There will be a more in-depth blog posting looking at our calculator in-depth late August. I will be happy to share the spreadsheet at that time as well.
Summary
This blog posting isn’t about “Ceph bad, ScaleIO good”, although it will certainly be misconstrued as such. This is about killing Unicorns. Unicorns are bad if people think they exist or worse when they are being peddled by vendors. Unicorns are good if they stay in the realm of platonic ideals and hopeful goals. I will point you again to my previous white paper partially taking Ceph to task on their unified storage marketing message. Google still backs up to tape. Amazon has spinning disks and SSDs.
Information Technology (IT) is fundamentally about making tradeoffs. There is no silver bullet and taking the blue pill will only lead to failure. Real IT is about understanding these tradeoffs and making educated and informed decisions. You may need a Swiss army knife. Perhaps your requirements for performance are low. Perhaps you are building smaller systems that doesn’t need much scalability. Perhaps you don’t care about your total cost of ownership (TCO).
However, if you want to build a relatively low cost, high performance, distributed block storage system that supports bare metal, virtual machines, and containers, then you need something purpose built for block storage. You need a system optimized for block, not a multi-tool.
If you haven’t already, check out ScaleIO, which is free to download and use at whatever size you want. Run these tests yourself. Report the results if you like. [3]

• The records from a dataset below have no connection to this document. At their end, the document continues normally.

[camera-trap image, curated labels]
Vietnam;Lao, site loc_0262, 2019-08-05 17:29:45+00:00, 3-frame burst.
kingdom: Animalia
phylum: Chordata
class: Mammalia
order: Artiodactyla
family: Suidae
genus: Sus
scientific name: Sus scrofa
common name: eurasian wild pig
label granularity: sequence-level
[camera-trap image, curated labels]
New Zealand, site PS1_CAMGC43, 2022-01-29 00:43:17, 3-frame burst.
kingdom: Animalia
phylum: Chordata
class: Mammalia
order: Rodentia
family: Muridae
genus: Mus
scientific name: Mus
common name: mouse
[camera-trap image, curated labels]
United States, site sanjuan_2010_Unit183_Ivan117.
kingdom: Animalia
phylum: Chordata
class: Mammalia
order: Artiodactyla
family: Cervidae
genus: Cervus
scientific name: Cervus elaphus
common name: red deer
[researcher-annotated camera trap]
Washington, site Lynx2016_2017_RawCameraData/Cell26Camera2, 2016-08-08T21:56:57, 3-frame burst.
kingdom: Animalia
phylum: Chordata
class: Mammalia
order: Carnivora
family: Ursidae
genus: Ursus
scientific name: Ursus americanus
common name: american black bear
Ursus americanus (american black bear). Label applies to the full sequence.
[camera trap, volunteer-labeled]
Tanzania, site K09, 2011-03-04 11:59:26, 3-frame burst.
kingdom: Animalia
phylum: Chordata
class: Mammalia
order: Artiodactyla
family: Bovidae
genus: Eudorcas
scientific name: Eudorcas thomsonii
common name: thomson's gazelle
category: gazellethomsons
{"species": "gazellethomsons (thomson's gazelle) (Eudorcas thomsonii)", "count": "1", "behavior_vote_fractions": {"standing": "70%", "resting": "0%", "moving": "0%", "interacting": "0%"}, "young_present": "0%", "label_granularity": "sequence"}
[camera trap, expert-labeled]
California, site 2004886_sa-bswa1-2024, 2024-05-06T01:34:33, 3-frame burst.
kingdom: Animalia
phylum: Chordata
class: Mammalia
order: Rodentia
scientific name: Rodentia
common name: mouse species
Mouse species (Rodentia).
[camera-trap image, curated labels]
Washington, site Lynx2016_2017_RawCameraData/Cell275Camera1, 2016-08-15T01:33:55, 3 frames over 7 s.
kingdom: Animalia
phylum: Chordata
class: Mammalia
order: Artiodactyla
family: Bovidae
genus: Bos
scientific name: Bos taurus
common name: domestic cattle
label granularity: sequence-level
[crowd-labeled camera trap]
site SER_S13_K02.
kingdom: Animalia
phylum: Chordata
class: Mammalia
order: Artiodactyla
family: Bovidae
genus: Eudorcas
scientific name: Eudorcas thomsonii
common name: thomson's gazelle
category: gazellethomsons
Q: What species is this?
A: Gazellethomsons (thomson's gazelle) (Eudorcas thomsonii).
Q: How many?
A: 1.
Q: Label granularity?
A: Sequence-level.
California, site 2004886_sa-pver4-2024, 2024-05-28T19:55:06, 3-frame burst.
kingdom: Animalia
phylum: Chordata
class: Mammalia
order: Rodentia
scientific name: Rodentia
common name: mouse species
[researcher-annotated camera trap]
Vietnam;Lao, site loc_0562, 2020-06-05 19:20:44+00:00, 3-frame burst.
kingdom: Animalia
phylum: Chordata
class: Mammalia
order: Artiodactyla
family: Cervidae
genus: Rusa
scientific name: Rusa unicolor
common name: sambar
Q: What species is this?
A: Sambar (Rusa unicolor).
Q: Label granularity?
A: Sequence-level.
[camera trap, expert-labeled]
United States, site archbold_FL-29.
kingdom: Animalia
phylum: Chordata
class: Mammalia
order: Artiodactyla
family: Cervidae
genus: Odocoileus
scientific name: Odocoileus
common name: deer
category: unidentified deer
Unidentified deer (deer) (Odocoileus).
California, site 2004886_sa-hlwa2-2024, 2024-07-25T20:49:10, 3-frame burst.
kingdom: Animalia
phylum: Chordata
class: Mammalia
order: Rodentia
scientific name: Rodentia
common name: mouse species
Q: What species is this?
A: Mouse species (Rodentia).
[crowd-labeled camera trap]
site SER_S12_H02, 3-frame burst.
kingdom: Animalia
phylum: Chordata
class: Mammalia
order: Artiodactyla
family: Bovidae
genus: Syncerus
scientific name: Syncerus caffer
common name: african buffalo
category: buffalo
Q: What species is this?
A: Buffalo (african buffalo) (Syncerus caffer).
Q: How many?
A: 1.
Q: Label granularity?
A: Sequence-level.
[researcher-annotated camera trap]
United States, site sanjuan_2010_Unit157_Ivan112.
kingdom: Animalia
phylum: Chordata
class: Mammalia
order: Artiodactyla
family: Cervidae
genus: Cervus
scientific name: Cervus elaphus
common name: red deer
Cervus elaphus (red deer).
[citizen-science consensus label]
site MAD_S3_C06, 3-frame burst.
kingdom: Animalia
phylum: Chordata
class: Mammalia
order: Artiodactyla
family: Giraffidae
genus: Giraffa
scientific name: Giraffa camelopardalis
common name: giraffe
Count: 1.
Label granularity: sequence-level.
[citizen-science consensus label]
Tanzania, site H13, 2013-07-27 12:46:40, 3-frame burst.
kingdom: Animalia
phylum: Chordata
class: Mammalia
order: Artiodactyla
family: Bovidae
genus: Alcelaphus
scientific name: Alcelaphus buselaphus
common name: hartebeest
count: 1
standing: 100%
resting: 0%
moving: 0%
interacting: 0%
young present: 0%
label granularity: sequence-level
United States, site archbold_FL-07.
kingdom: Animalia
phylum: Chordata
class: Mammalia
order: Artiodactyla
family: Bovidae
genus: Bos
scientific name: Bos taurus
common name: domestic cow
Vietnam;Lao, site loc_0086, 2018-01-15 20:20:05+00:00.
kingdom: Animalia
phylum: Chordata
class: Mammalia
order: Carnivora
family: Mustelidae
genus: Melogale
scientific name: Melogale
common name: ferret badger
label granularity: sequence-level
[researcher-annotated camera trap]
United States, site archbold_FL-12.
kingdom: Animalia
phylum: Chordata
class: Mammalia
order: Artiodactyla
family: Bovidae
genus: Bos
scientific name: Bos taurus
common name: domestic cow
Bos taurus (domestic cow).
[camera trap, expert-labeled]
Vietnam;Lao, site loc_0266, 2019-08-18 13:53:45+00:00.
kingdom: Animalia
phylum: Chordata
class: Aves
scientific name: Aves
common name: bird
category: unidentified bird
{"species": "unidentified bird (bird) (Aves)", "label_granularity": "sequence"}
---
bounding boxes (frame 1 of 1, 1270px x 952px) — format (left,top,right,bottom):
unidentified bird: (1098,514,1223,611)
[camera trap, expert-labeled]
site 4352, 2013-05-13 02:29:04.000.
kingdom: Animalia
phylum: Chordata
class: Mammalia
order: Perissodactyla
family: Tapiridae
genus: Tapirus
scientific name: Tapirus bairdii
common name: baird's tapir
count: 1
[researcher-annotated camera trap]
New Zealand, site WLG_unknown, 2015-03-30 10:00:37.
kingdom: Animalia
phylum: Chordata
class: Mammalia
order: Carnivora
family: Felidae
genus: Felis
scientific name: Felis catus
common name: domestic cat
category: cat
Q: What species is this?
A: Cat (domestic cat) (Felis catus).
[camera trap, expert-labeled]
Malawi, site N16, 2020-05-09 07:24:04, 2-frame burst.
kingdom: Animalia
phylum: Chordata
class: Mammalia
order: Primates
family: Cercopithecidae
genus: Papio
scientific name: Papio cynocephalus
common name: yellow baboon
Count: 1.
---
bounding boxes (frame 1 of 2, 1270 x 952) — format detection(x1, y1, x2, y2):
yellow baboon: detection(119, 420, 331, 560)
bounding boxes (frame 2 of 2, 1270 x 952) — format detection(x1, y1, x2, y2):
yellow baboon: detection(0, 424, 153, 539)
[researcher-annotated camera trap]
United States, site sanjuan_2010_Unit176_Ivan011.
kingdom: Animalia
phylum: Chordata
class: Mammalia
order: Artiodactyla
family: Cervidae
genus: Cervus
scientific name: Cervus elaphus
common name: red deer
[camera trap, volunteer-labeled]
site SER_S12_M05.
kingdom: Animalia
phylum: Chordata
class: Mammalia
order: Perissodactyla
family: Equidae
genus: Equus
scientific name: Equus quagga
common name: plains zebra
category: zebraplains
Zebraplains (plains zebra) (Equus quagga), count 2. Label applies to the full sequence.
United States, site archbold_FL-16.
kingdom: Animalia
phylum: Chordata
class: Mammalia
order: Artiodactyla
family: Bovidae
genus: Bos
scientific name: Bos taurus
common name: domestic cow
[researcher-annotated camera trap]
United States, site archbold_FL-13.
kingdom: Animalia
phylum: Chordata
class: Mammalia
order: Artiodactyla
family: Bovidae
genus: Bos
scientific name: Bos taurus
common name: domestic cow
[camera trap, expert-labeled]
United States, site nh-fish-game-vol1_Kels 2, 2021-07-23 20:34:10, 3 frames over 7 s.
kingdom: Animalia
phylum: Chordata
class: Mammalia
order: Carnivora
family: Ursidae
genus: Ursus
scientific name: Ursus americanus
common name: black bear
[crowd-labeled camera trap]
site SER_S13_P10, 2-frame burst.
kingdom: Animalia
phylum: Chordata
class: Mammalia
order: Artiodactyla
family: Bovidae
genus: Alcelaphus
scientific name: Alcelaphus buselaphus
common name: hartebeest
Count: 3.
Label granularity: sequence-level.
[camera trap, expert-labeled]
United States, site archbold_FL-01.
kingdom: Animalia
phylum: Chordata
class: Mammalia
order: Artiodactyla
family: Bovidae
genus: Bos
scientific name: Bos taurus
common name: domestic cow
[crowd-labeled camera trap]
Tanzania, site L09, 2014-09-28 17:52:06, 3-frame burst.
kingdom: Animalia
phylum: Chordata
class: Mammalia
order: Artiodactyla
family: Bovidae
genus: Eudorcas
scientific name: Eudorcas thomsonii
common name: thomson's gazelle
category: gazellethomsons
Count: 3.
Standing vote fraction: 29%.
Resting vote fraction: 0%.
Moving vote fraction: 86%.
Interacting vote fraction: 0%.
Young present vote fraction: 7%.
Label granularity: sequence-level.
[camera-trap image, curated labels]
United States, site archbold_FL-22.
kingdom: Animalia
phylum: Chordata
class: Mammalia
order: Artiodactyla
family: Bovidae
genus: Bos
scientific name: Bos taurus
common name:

[1] Not only that, but if you are serious, you can’t get down to 1 storage system anyway. Where will you back it up to? You need tape. Or at least another Ceph cluster. The DreamHost team, who runs Ceph in production and who were the original authors of the codebase run two Ceph clusters, taking backup snapshots from one and storing them in the other cluster and vice versa. So your minimum footprint is 2 storage systems, possibly 3 if you decide to build a unified management system as well. C’est la vie?
[2] Here “Null” or “no disk limit” refers to performing a baseline test removing all physical disk I/O from the equation and providing some idea of the absolute performance of the software itself, including network overhead. More here in the 3rd party ESG ScaleIO tests.
[3] The current ScaleIO EULA may preclude sharing this information publicly. I’m working with the EMC legal team and the ScaleIO product team to have this fixed. It looks like I will at least be able to get this done “with permission.”